# Carb. On A Tecumseh 6.75 Eagar 1 Motor



## Whizkid (May 2, 2010)

Hi to all on forum,

This is my first time posting on this site ,as I also just joined . I work with small engines along with anything else that needs working on . Anything from computers , to electronics , to appliances. I have to keep this short and sweet as it is storming bad here and need to get off of computer. And my qoestion is ... Anyone know how to adjust the carb. on a Techumseh 6.75 HP Eager 1 motor on a Craftsman self propelled mower. I have one and it won't run. Spray carb. cleaner in breather or spark plug hole and it will start and run for a secend.
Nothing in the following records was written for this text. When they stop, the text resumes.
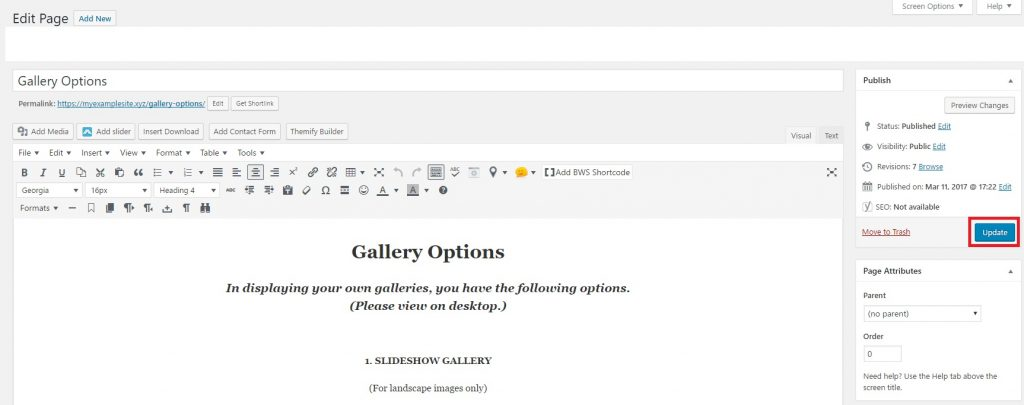 WordPress Gallery Tutorial, Editing Your Gallery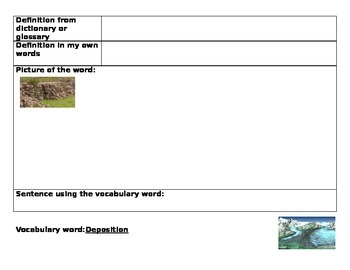 Constructive processes booklet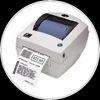 Zebra GC420T  Barcode Printers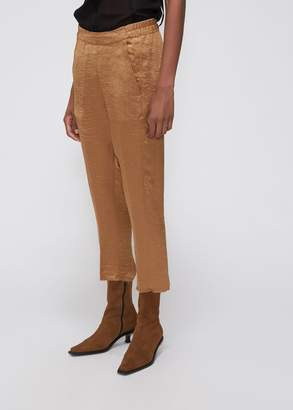 Ann Demeulemeester Cropped Trouser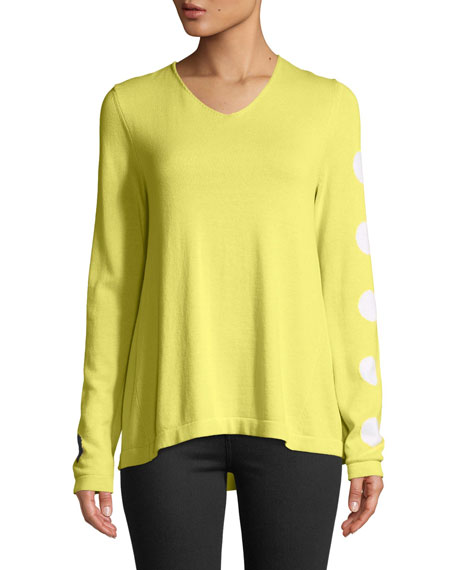 Lisa Todd Save Me a Spot Sweater, Petite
I've cleaned carb ( spayed it with cleaner , sprayed the holes out and blowed it off with an air hose and poked the holes out with a small wire ), Carb. really wasn't all that dirty, but I couldn't get it to start earlier after a few pulls and priming. Any ideas to test it or fix it or to adjust the carb. ??? By the way the carb. on that motor is about the sorriest excuse for a carb. that there is for a carb. looks more like a heat sink to me. Here is the Sears number for the mower itself - 917.377971 and the Sears number for the motor- 143.996712. I tried to include a like to Sears parts for the carb break down, but the site was down. I need a repair manual for this motor , I prefer a free one as I hardly ever fool with these brands of motors.


----------



## Whizkid (May 2, 2010)

*Forgot to say thank you*

Thanks to any and all for any help .

Thank you , 
Whizkid


----------



## indypower (Apr 8, 2009)

There is no adjustment on this carb. This is an EPA carb that has fixed jets. I would say that the main jet is still dirty.


----------



## bec98x (Jan 5, 2007)

indypower said:


> There is no adjustment on this carb. This is an EPA carb that has fixed jets. I would say that the main jet is still dirty.


I second that!


----------



## keb (May 26, 2010)

Did you check the orings around the throttle nozzle?They like to soften up and decompose.If they are bad all the cleaning in the world won'thelp!


----------



## glenjudy (Aug 26, 2006)

keb said:


> Did you check the orings around the throttle nozzle?They like to soften up and decompose.If they are bad all the cleaning in the world won'thelp!


I 2nd that!


----------